One of the new strains, Chlorella kessleri (Chlorella kessleri) A1, has the lipid production rate of the target product lipid as high as 2.14 times that of the wild strain, and its growth condition is consistent with that of the original strain. It is an ideal mutant strain and can be applied to single cells. Industrial production of oils and biodiesel has certain advantages. The new strain of the high-fat mutant strain was submitted to the General Microorganism Center (CGMCC) of the China Microbiological Culture Collection Management Committee (CGMCC) for preservation on May 27, 2011, and the number is CGMCC No.4917. The algae strain is named: Chlorella kessleri A1 CGMCC No.4917. The fatty acid composition of Chlorella (Chlorellakessleri) A1 CGMCC No.4917 strain, the ratio of each fatty acid to the total fatty acids, and the lipid production rate are as follows in Table 1:

Table 1 Comparison of fatty acid composition and content of mutant strain A1 with wild strain when lipid synthesis was induced for six days.

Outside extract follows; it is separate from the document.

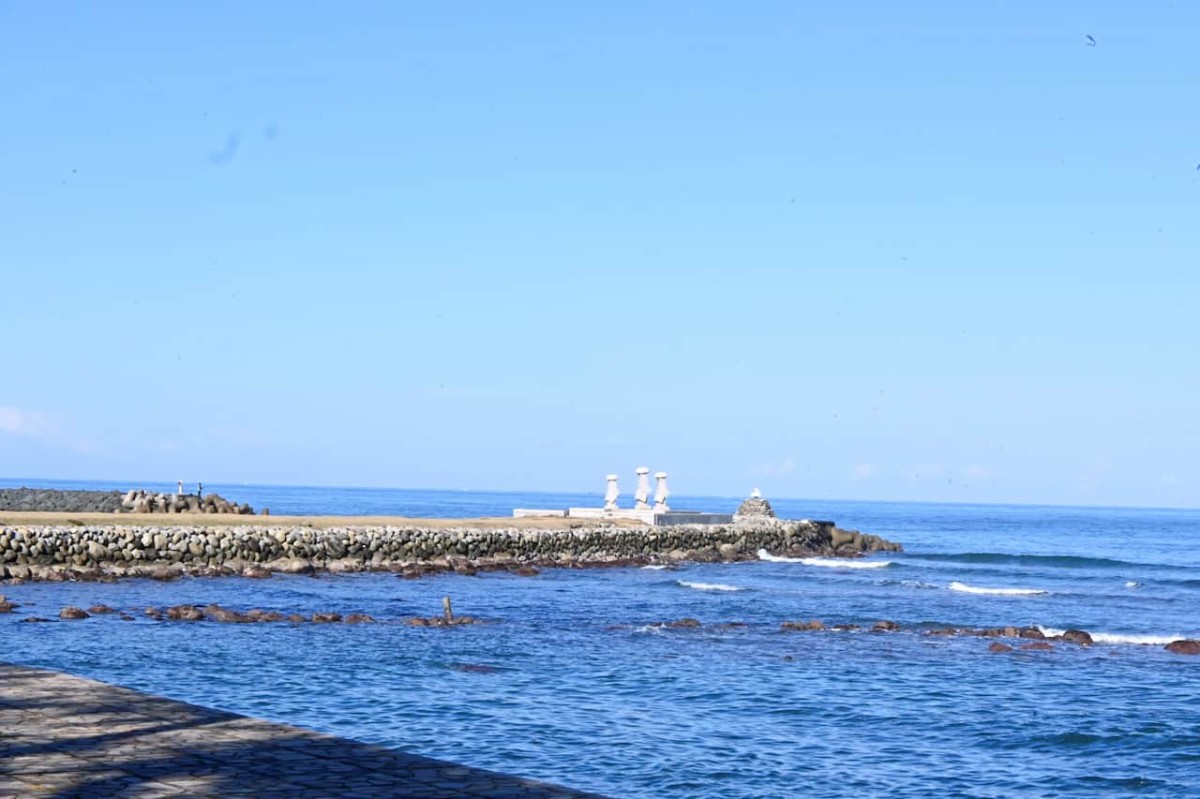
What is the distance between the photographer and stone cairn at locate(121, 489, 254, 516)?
171ft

Fatty acid composition (% total fatty acids) wild strain Mutant C14:0 1.42 1.33 C16:0 20.87 24.68 C16:1 3.20 1.23 C16:2 4.41 0.54 C16:3 1.79 0.98 C18:0 2.64 9.34 C18:1 11.40 20.40 C18:2 31.86 20.31 C18:3 22.40 21.18

Lipid production rate (mg g ^-1 h ^-1 ) 1.37 2.93

In addition, the lipid production rate and specific growth rate of the high-fat mutant Chlorella kessleri A1 CGMCC No.4917 strain were compared with the original wild strain in Table 2 when it was expanded and subcultured for different generations.

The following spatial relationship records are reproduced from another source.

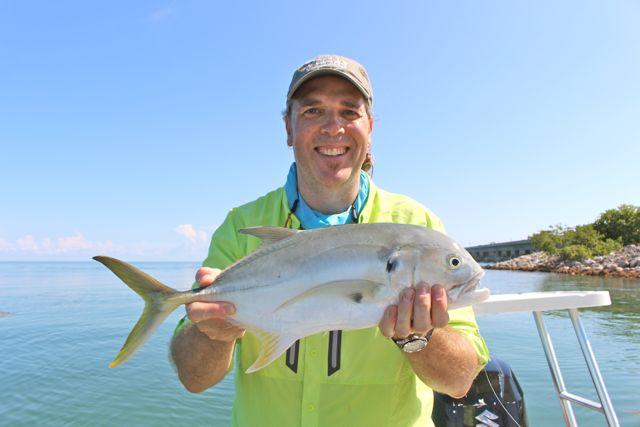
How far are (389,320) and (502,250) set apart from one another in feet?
404

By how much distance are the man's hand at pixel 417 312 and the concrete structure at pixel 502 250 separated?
10413 centimetres

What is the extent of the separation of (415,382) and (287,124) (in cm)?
203

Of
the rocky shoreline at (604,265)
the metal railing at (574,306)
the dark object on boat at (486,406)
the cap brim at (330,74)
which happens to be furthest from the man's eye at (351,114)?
the rocky shoreline at (604,265)

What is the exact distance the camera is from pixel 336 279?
2.39 metres

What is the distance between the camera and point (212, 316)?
245 cm

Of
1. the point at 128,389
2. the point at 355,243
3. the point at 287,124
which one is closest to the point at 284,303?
the point at 355,243

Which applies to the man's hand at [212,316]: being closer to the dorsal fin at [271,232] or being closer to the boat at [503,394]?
the dorsal fin at [271,232]

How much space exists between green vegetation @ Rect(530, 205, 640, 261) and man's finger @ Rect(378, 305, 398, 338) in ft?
193

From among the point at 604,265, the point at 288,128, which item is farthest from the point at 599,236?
the point at 288,128

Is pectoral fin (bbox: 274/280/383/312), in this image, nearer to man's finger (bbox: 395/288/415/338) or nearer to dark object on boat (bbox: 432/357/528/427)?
man's finger (bbox: 395/288/415/338)

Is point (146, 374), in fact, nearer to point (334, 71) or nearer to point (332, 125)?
point (332, 125)

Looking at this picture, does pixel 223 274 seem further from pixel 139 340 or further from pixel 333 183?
pixel 333 183

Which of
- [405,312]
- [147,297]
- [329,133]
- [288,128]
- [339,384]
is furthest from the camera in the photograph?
[288,128]

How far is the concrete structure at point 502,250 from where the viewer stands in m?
103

The method for measuring the specific growth rate: in the early and late stages of the exponential growth phase of the algae cells, take 5ml of the algae liquid and weigh the dry weight of the cells, and calculate the growth rate with the formula μ=(LnN _t -LnN ₀ )/(tt ₀ ), where μ is Specific growth rate, N _t is the dry cell weight value at time t, and N ₀ is the initial dry cell weight value.

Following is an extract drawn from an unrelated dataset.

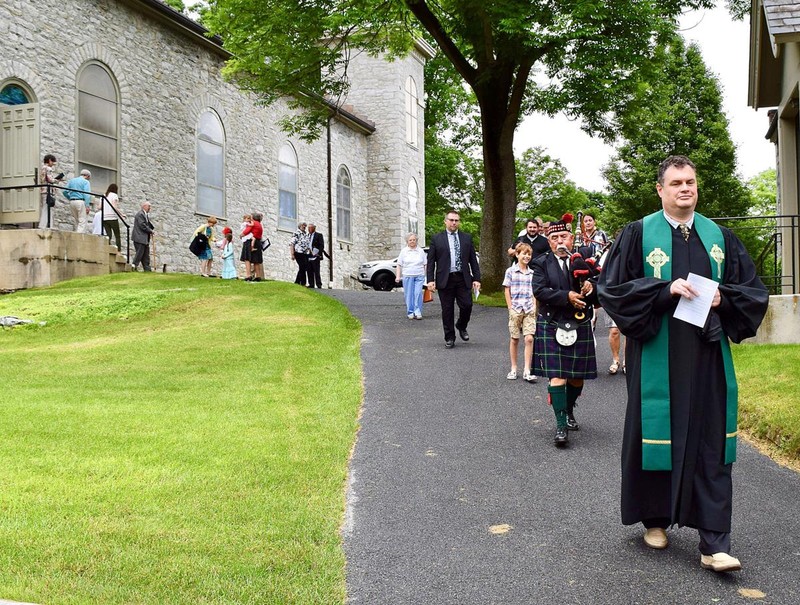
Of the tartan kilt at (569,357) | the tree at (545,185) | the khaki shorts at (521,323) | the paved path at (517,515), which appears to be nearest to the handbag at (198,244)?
the khaki shorts at (521,323)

Table 2 Comparison of lipid production rate and specific growth rate of mutant strain A1 with wild strain when subcultured.

Claims (2)

1. A chlorella (Chlorella kessleri) mutant strain is characterized in that: the chlorella mutator strain has been preserved on May 27, 2011 in the General Microorganism Center (CGMCC) of China Committee for Culture Collection of Microorganisms, and the number is CGMCC No. 4917. 2 . An application of the chlorella mutant strain according to claim 1 , characterized in that: the chlorella mutant strain is a single-cell lipid high-fat mutant strain, which can be applied in biodiesel production technology.